Ha, I thought of writing a similar ad-hoc checksuming tool so many times. I should have checked. I now wonder how feasible it is to embed them invisibly in metadata fields )
It would be neat if there was a parity scheme fast enough to preserve 2% of of all files on disk. It could even be tucked away behind savings from file-level compression.
> it's useful not to rely on a filesystem to handle this

In what way?

Relatively few filesystems offer thorough data checksumming. Hardly any offer erasure coding. RAID at the filesystem layer is a bit more common, but also more inconvenient. Doing erasure coding at the file archive level rather than in the filesystem gives you the freedom to move your archives onto standard everyday filesystems and devices without silently losing the protection.
You don't need _a lot_ of filesystems to offer it - just the one you use - and if this is important to you, just use ZFS.
What if I use multiple computers and multiple operating systems want to be able to work on this data on them. Par2 would allow me to create the needed data on any computer and test it on any computer.

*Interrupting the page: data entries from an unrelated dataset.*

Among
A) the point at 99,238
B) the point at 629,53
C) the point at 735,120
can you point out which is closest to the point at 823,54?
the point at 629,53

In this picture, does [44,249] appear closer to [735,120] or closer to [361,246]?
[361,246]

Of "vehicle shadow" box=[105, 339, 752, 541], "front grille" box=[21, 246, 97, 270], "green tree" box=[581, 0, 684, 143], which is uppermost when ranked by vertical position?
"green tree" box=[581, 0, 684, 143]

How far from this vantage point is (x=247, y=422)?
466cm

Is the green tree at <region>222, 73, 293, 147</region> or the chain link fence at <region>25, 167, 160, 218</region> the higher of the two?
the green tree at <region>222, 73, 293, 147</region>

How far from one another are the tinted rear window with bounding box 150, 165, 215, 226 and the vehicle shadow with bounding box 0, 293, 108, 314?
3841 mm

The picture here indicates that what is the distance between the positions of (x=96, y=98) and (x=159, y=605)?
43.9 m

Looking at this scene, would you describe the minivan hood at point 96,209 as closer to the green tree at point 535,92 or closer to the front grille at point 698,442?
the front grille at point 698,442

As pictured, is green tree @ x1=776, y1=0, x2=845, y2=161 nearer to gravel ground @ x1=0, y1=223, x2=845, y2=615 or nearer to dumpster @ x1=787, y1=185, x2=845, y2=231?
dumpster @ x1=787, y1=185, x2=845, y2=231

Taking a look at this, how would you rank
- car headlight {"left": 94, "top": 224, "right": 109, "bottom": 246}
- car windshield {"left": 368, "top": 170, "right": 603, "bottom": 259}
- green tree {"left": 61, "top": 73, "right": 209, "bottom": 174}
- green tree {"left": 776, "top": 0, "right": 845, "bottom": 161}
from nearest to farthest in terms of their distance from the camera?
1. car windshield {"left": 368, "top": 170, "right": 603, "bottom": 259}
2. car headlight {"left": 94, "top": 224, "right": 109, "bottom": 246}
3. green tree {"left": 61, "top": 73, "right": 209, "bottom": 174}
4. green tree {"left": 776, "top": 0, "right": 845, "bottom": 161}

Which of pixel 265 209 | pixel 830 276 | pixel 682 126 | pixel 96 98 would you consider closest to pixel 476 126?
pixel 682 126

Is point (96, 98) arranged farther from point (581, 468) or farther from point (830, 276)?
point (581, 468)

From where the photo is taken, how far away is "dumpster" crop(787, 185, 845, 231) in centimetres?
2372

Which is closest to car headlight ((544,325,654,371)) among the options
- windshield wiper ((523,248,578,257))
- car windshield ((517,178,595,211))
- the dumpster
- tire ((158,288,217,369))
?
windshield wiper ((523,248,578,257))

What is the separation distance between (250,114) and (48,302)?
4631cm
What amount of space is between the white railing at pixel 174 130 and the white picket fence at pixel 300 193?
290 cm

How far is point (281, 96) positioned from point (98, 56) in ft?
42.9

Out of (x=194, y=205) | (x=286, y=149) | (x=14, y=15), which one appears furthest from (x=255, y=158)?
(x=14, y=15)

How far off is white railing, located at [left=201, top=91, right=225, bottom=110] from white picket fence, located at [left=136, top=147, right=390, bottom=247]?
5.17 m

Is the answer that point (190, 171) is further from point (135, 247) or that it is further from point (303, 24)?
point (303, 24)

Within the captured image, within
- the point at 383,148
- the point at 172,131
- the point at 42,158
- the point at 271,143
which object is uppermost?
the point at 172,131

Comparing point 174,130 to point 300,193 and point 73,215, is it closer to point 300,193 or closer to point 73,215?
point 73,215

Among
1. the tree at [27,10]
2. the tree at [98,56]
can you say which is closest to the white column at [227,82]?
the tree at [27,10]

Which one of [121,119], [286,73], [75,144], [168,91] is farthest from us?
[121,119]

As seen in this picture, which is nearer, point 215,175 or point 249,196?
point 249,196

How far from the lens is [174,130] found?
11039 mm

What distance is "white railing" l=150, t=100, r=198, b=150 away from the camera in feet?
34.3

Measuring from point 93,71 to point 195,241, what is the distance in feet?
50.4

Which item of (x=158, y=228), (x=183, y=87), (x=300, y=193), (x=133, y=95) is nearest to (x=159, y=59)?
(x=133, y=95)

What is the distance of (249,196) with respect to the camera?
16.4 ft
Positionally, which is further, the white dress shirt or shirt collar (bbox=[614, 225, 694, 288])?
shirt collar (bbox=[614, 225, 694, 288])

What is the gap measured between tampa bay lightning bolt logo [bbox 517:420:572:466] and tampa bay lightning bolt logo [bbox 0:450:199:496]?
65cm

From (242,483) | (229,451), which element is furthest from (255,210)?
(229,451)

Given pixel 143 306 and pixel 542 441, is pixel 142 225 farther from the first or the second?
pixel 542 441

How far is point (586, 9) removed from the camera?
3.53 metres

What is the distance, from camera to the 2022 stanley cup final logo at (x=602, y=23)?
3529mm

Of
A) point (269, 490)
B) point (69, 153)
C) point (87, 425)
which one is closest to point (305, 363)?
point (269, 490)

The other alternative is having a server that's up and running all the time, exposed to the internet (or complicate the setup with a VPN), so I can sync. Operations would take a long time (via the internet) or I would anyway need to transfer the data to my computer, work on it, sync it back. During this time, any protections that ZFS offers are null since anything could happen in my computer and I can't test for it locally.

ZFS is great. But it's not the answer to everything.

>You don't need _a lot_ of filesystems to offer it - just the one you use

Only if you use it everywhere. Including on your laptop.

How often have you had to, and been able to, correct data using your parity archive?
I think I've needed it once, and I was able to correct the error.

I have a cron job which runs every month and verifies each photo album; that picked up the error.